The State of the Field

Оглавление

The field of program evaluation is large and diverse. Considering the membership and organizational structure of the U.S.-based American Evaluation Association (AEA)—the field’s main professional organization—the evaluation field covers a wide variety of topical, population-related, theoretical, contextual, and methodological areas. For example, the kinds of topics that AEA members focus on—as defined by the association’s sections, or Topical Interest Groups (TIGs), as they are called—include education, health, human services, crime and justice, emergency management, the environment, and community psychology. As of this writing, there are 59 TIGs in operation. The kinds of population-related interests cover youth; feminist issues; indigenous peoples; lesbian, gay, bisexual and transgendered people; Latinos/as; and multiethnic issues. The foundational, theoretical, or epistemological perspectives that interest AEA members include theories of evaluation, democracy and governance, translational research, research on evaluation, evaluation use, organizational learning, and data visualization. The contexts within which AEA members consider their work involve nonprofits and foundations, international and cross-cultural entities and systems, teaching evaluation, business and management, arts and cultural organizations, government, internal evaluation settings, and independent consultancies. Finally, the methodologies considered among AEA members include collaborative, participatory, and empowerment; qualitative; mixed methods; quantitative; program-theory based; needs assessment; systems change; cost-benefit and effectiveness; cluster, multisite, and multilevel; network analysis; and experimental design and analytic methods, among others. Given this diversity, it is impossible to classify the entire field of program evaluation neatly into just a few boxes. The literature regarding any one of these topics is vast, and the intersections across dimensions of the field imply additional complexity.

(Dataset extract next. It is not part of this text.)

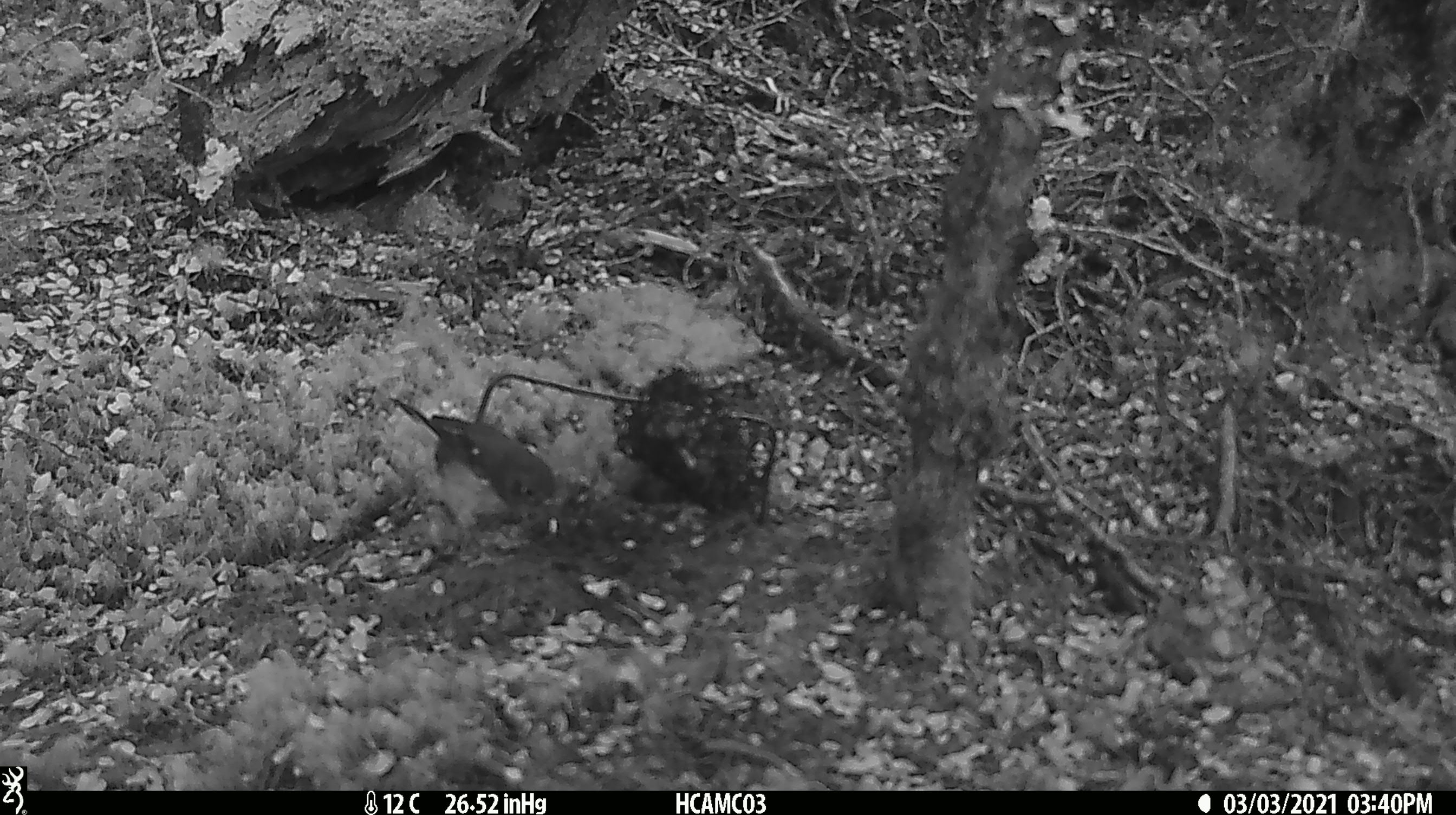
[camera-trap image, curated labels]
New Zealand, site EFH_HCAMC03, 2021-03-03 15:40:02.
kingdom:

What this book aims to do is focus on one particular methodology: that of experimental evaluations. Within that area, it focuses further on designs to address the more nuanced questions what about a program drives its impacts. The book describes the basic analytic approach to estimating treatment effects, leaving full analytic methods to other texts that can provide the needed deeper dive.

Across the field, alternative taxonomies exist for classifying evaluation approaches. For example, Stern et al. (2012) identify five types of impact evaluations: experimental, statistical, theory based, case based, and participatory. The focus of this book is the first. Within the subset of the evaluation field that uses randomized experiments, there are several kinds of evaluation models, which I classify here as (1) large-scale experiments, (2) nudge or opportunistic experiments, (3) rapid-cycle evaluation, and (4) meta-analysis and systematic reviews.